After the Reform movement broadcast online its first session devoted to reassessing itself, in mid-November, the comments poured in.
One viewer suggested that the movement create a network of schools, camps, shuls and seminaries focused on “tikkun olam,” the Jewish injunction to repair the world. Another said the movement should train five times as many rabbis and cantors to provide more entryways into Judaism through music, social action and prayer.
Another wrote to express concern about the lack of civility in Jewish discourse, particularly concerning Israel. One asked how Jews could use media and technology to create community.
It is exactly the sort of grass-roots input that members of the reassessment team, called the Reform Think Tank, want as they take a hard look at where American Jewry’s largest religious denomination is today and where it ought to go in the future.
“Five years from now, congregations won’t look like they do today,” said Rabbi Eric Yoffie, the longtime president of the Union for Reform Judaism, told JTA in an interview.
Yoffie, who plans to retire in mid-2012, is one of the major players in the movement’s reassessment project.
The project is online and offline, top down and bottom up. Each of the three major Reform institutions—the synagogue movement, rabbinical association and seminary—nominated 10 members to lead the 18-month discussion, which will be punctuated by four live streaming forums devoted to specific topics. Each is being archived online at urj.org/thinktank.
The first, held Nov. 21 in Los Angeles, dealt with the impact of social media on religious life. About 300 individual viewers watched in addition to about 50 watching parties at Reform congregations. They could follow a blog and Twitter feed along with the broadcast, and sent in comments and questions to help direct the conversation. The team received more than 200 comments and questions even before the first forum, an organizer said.
The second forum is scheduled for April in Cincinnati, a third for December 2011, and the final for March 2012.
“We’ve never done anything like this before,” Yoffie said.
“It’s kind of scary,” said Steven Windmueller, a professor at the School of Jewish Communal Service at Hebrew Union College-Jewish Institute of Religion in Los Angeles and one of the co-organizers of the project. “Everything’s on the table. If we reinvent this whole thing, what will it look like? We’re not moving from one place to another in linear fashion—we’re experimenting.”
Demographic changes, financial challenges, new family structures and the changing nature of social media and how people connect to each other are just some of the pressures forcing change upon a movement founded 200 years ago in Germany but that developed its institutions in North America following World War II, Yoffie said.

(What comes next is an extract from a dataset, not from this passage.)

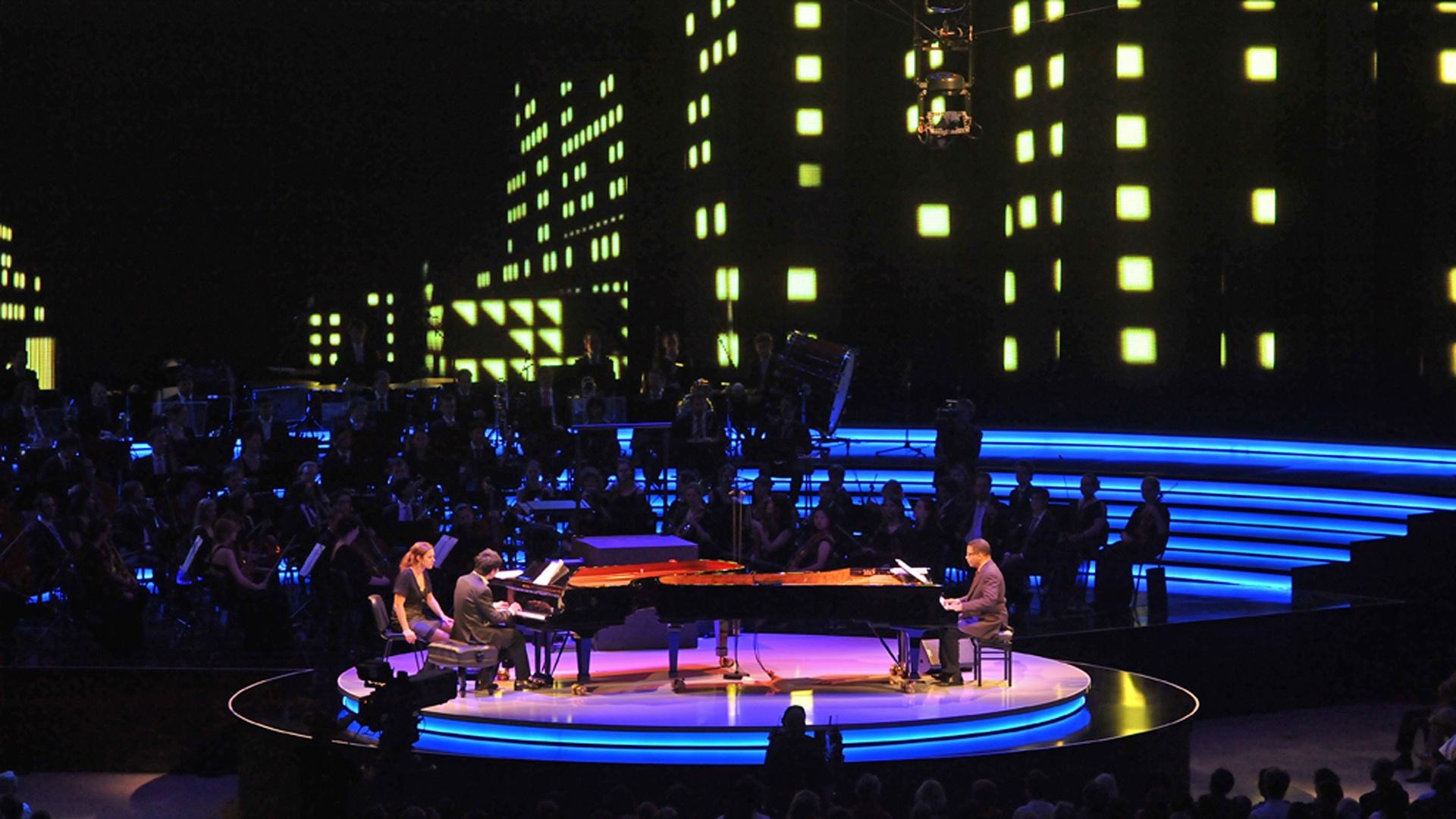 Lang Lang Show live o2 World Berlin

Back then, the world and American Jewry had different needs and interests, he said.
“We are primarily a suburban, family-oriented movement,” Yoffie told JTA.

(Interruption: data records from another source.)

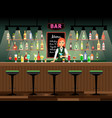bar counter with bartender lady vector image vector image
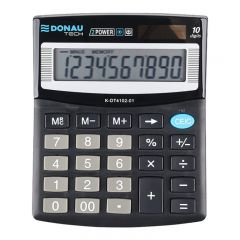Calculator de birou, 10 digits, 125 x 100 x 27 mm, Donau Tech DT4102 - negru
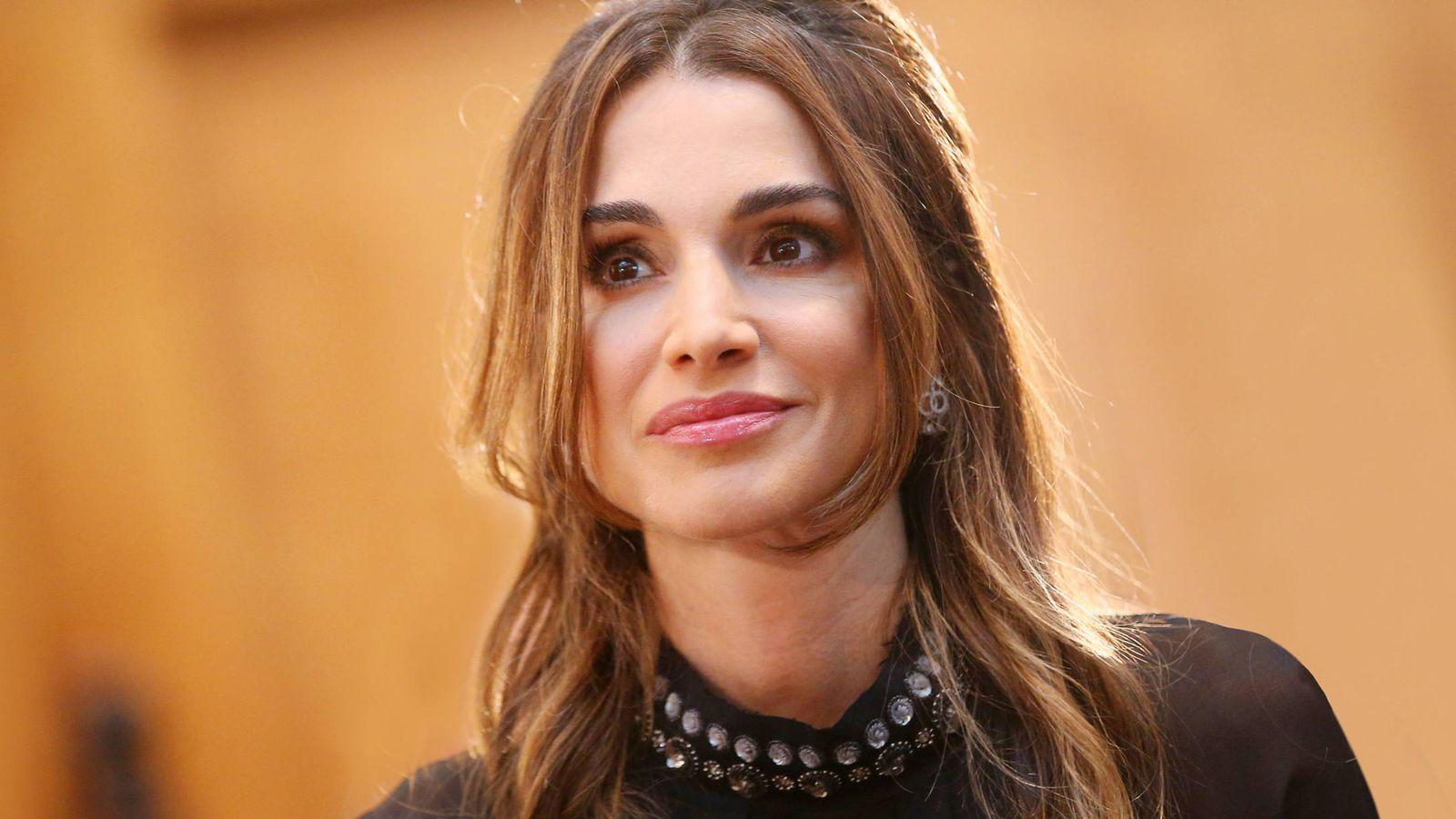 Foto: La reina Rania. (Getty)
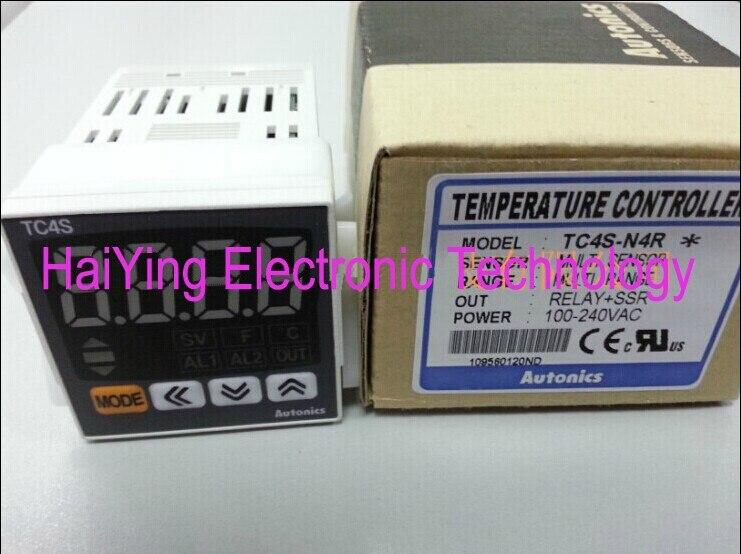 New and original    TC4S-N4R   AUTONICS  Temperature controller   100-240VAC    RELAY+SSR OUT<br>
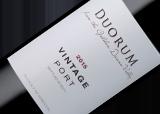 Duorum Vintage 2015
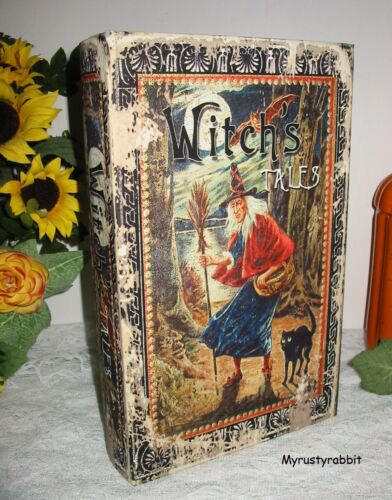 "Vintage Style Witch Halloween Keepsake Storage Book Box - Medium 11"" Stash Box"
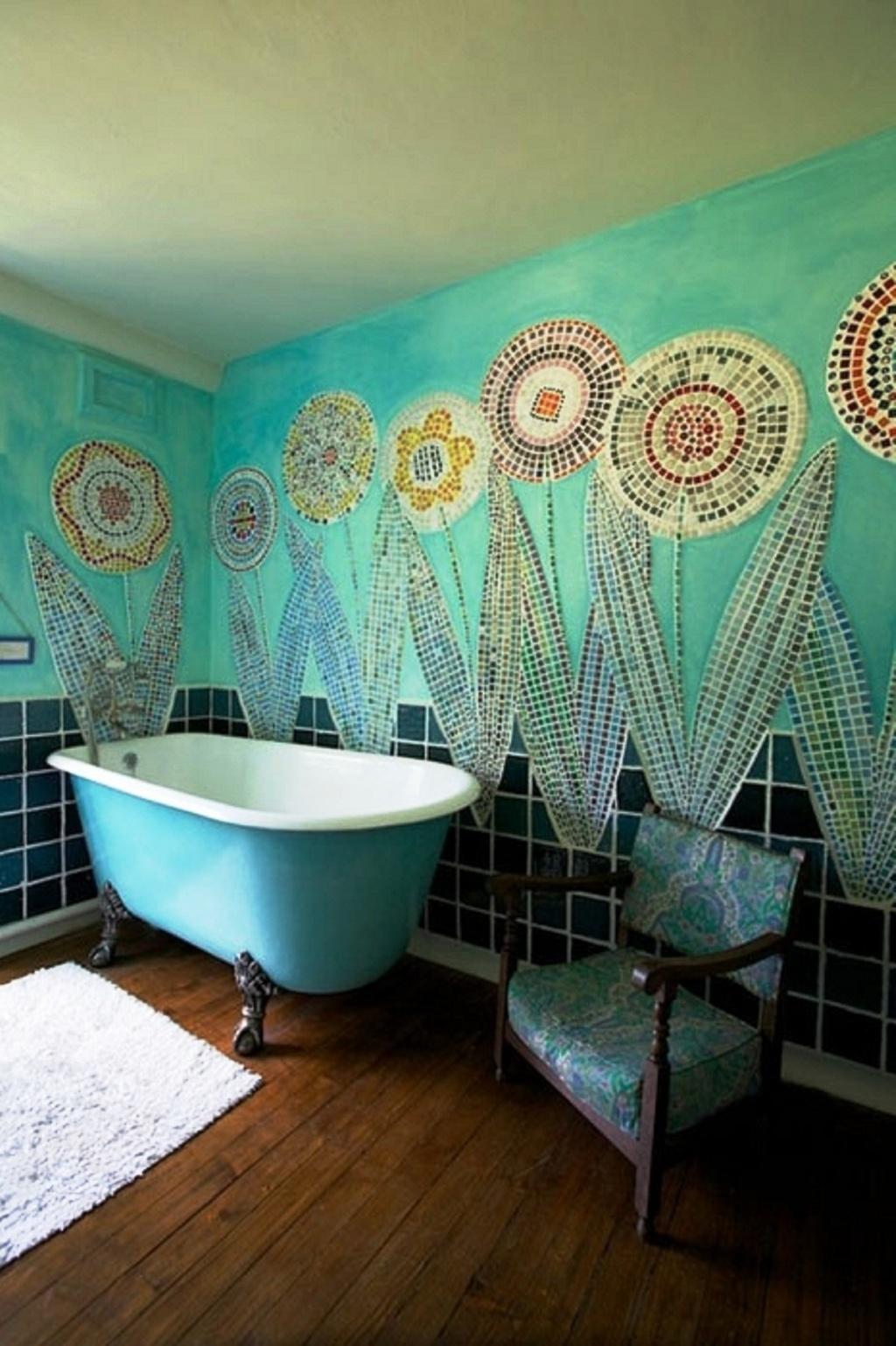 Utmärkt turkos badrum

That’s one thing that must change if Reform Judaism is to appeal to the next generation, according to Yoffie.
“We need more synagogues in the major metropolitan centers,” he said.
The recent economic downturn already has forced changes, including the dismantling of much of the Union for Reform Judaism itself, where consultants have replaced many staff departments. That was in the works already, Reform leaders insist; the recession just advanced the move quicker and gives a greater urgency to the reassessment project.
“This is not an ivory tower think tank,” said Rachel Tasch, president of Congregation Beth Am in Los Altos Hills, Calif., and one of the 33 leaders selected for the Reform Think Tank. “We’re trying to make it a grass-roots thing, so people have a voice, a way to have real input.”
Those who want to participate in the project can send in their comments anytime over the next year and a half. Pulpit rabbis involved with the project will take the conversation to their congregations and “take the pulse of the community” before the next forum, Windmueller said. The team also will consult with youth groups, synagogue presidents and other Reform activists.
“Most of the questions we received were in line with the questions we ourselves have,” Tasch said after the first forum. “The nature of community in a world where everything is online; the tension between face-to-face communication and technology; the nature of membership; what does it mean to belong in a world where everything is out there and available?”
Yoffie believes that synagogues will continue to be the foundation of Jewish life in North America but must evolve radically to adjust to how people communicate and relate via technology.
“Social media can be contentious,” he told JTA, “and congregations are not contentious places. It’s where you go for comfort and support. So how do we deal with the contention of modern media while preserving the congregation as a place of menschlikeit and mutual respect?
“The truth is, we have to take risks if we’re not going to be irrelevant.”